DATA ROWS ::
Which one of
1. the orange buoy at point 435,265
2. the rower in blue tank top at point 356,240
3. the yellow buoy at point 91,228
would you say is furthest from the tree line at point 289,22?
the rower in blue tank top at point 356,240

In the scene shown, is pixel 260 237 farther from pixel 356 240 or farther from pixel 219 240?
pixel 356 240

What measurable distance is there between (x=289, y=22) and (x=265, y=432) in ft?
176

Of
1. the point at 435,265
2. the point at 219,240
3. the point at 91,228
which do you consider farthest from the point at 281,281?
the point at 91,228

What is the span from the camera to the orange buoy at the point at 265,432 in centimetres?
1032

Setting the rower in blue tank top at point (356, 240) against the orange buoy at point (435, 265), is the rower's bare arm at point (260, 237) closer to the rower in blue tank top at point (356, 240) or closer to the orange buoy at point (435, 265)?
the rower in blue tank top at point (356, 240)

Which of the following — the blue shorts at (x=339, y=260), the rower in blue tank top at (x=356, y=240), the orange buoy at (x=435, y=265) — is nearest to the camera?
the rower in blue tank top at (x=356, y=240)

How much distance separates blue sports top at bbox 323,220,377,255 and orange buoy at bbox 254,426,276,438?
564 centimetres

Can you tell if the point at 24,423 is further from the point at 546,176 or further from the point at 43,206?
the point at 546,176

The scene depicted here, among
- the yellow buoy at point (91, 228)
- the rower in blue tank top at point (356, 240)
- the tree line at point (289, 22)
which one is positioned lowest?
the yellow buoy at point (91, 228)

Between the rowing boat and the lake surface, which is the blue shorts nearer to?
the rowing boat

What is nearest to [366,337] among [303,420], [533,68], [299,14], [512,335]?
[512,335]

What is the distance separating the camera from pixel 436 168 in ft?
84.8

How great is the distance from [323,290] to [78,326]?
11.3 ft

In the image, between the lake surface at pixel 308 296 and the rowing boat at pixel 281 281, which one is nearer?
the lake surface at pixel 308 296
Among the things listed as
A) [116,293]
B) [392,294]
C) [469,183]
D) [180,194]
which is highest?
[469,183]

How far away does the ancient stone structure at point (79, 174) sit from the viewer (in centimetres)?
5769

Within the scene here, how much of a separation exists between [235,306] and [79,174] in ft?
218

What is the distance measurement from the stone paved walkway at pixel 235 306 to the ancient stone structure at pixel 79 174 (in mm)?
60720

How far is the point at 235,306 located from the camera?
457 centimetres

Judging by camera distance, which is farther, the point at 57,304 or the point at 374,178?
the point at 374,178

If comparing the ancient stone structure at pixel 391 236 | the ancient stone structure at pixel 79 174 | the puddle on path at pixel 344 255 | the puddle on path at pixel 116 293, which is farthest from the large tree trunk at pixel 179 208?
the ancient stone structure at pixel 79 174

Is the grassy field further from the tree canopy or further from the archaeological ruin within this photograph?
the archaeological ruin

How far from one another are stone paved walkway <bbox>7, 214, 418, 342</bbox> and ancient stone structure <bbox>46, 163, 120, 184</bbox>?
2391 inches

REQUIRED TASK :: Output everything from the line containing "What is the distance measurement" down to the end of the records as a JSON list of strings, one string per line, leaving out blank lines.

ANSWER ::
[
  "What is the distance measurement from the stone paved walkway at pixel 235 306 to the ancient stone structure at pixel 79 174 (in mm)?",
  "60720",
  "How far is the point at 235,306 located from the camera?",
  "457 centimetres",
  "Judging by camera distance, which is farther, the point at 57,304 or the point at 374,178?",
  "the point at 374,178",
  "If comparing the ancient stone structure at pixel 391 236 | the ancient stone structure at pixel 79 174 | the puddle on path at pixel 344 255 | the puddle on path at pixel 116 293, which is farthest from the large tree trunk at pixel 179 208?",
  "the ancient stone structure at pixel 79 174",
  "Is the grassy field further from the tree canopy or further from the archaeological ruin within this photograph?",
  "the archaeological ruin",
  "How far from one another are stone paved walkway <bbox>7, 214, 418, 342</bbox> and ancient stone structure <bbox>46, 163, 120, 184</bbox>?",
  "2391 inches"
]